County views energy action plan

“It won’t work if you impose it”

If the county wants to make a substantial reduction in the amount of greenhouse gases it is responsible for emitting, improving the efficiency of buildings and transportation is a necessary first step, according to a draft of the Gunnison County Energy and Climate Action Plan. 

 

 

 
In an update for the Board of County Commissioners last month, the volunteers responsible for producing the plan explained that making major reductions in those two areas, as well as from waste, might be the only way to reach the commissioners’ goal of reducing overall emissions 20 percent from 2005 levels by 2020.
In 2005, according to the plan, the buildings of the unincorporated areas of the county and of the county government were responsible for 155,000 tons of carbon dioxide emissions. Transportation in those areas produced 180,000 tons of CO2, the most prevalent greenhouse gas.
The county’s plan lists all of the major sources of carbon dioxide, like buildings, and then breaks down each source into its components, such as commercial, residential and government buildings.
For each source of emissions, the plan has an suggestion for meeting the reduction goal, the estimated greenhouse gas reductions and the cost of implementation. It also assigns the responsibility of making sure the plan is being followed.
But the draft doesn’t detail a plan that requires strict governmental oversight and regulation, or even ask that the implementation of the plan be forced.
“This will be a lot of work as a top-down initiative. It is going to have to be a bottom-up effort from the people who are actually invested and receive the benefit. But it won’t work if you impose it and force a top-down approach,” volunteer and county planning commissioner Richard Karas warned.
The Office for Resource Efficiency (ORE), which is partnering with the county to produce the document, suggests an ongoing campaign to convince businesspeople and residents that reducing carbon emissions makes sense, and then to find people who are willing to teach their neighbors how to implement the strategies they’ve learned.
“The funding and investment will be a significant challenge.
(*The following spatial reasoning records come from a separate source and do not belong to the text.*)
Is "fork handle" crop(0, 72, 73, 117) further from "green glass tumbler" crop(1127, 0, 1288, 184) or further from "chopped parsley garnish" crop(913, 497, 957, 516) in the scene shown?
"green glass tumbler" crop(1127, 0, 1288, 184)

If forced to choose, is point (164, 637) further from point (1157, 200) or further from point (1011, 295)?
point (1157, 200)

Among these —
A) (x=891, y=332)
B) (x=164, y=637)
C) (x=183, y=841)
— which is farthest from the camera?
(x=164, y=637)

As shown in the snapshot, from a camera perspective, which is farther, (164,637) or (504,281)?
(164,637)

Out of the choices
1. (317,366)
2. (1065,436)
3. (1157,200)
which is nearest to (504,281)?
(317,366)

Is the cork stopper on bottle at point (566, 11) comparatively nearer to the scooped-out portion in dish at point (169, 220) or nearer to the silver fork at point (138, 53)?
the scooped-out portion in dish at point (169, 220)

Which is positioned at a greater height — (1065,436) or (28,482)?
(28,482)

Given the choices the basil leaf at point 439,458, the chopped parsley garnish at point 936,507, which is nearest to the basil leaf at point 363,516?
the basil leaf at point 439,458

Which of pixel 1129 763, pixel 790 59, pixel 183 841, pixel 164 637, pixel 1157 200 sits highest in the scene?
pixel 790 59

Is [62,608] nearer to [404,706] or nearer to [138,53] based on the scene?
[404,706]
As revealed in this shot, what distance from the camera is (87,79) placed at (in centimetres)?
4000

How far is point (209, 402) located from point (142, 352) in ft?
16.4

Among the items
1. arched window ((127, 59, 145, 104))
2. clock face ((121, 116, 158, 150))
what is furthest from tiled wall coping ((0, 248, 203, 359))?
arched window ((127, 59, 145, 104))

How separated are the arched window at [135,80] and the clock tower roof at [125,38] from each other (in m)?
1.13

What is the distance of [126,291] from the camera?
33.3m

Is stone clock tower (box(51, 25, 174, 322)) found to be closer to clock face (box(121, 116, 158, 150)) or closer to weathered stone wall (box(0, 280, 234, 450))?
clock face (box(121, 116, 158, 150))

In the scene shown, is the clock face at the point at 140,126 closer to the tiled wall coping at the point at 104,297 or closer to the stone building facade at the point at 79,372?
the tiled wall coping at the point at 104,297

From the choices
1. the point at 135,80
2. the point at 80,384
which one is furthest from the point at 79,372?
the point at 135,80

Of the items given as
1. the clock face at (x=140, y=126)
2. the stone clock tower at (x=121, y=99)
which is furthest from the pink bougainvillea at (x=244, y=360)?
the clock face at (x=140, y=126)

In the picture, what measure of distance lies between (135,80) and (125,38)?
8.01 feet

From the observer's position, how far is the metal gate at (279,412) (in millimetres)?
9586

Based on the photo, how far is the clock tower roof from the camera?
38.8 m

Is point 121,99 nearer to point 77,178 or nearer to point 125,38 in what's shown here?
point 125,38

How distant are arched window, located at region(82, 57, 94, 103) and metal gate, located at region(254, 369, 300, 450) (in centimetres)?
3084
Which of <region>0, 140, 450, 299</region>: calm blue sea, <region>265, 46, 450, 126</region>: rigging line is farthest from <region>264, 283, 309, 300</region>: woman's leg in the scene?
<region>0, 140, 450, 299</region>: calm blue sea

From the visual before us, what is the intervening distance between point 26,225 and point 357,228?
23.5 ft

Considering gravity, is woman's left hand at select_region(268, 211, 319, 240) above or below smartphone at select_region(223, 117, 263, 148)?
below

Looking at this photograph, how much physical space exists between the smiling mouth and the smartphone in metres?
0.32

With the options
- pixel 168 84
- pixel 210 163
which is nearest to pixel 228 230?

But the most important first step for us is going to be public education,” Karas said.
The only direct action the plan currently suggests for the county is to tighten the rules that are already in place, like building codes, to ensure increased efficiency in the future.
“When we talk about reducing greenhouse gas emissions and energy needs of buildings, it is generally pretty easy to do because they pay for themselves in a reasonable amount of time and they actually allow people to maintain their lifestyles,” said Karas.
He added, “But when we talk about the greenhouse gas emissions associated with transportation, it becomes much, much harder.”
Although the plan didn’t include any final recommendations on ways to reduce the emission from transportation, Karas explained how viewing the transportation problem in pieces could lead to more fitting solutions.
“If you think about transportation, there are several segments to it. The one everyone focuses on was just the up-down valley traffic on 135. That is very vulnerable to solution,” he said, citing services like the RTA buses that already exist.
Commercial trucking that travels throughout the county delivering food, fuel and other goods would be more difficult, he said, but not impossible to solve.
The last segment of transportation that needs to be addressed is the recreational traffic that sometimes “puts a single person in a single car headed to a single destination that is sometimes geographically remote,” Karas said.
Without addressing the amount of emissions produced by transportation, the plan shows that meeting the reduction goals that the county has set would be very difficult.
Along with the goals the commissioners set for the county, other jurisdictions like Crested Butte, Mt. Crested Butte and the city of Gunnison have also made emissions reduction a stated priority and are working on energy action plans of their own.
ORE is hoping to have each of the plans and a separate multi-jurisdictional plan, for cooperative service like the RTA, approved and adopted by June.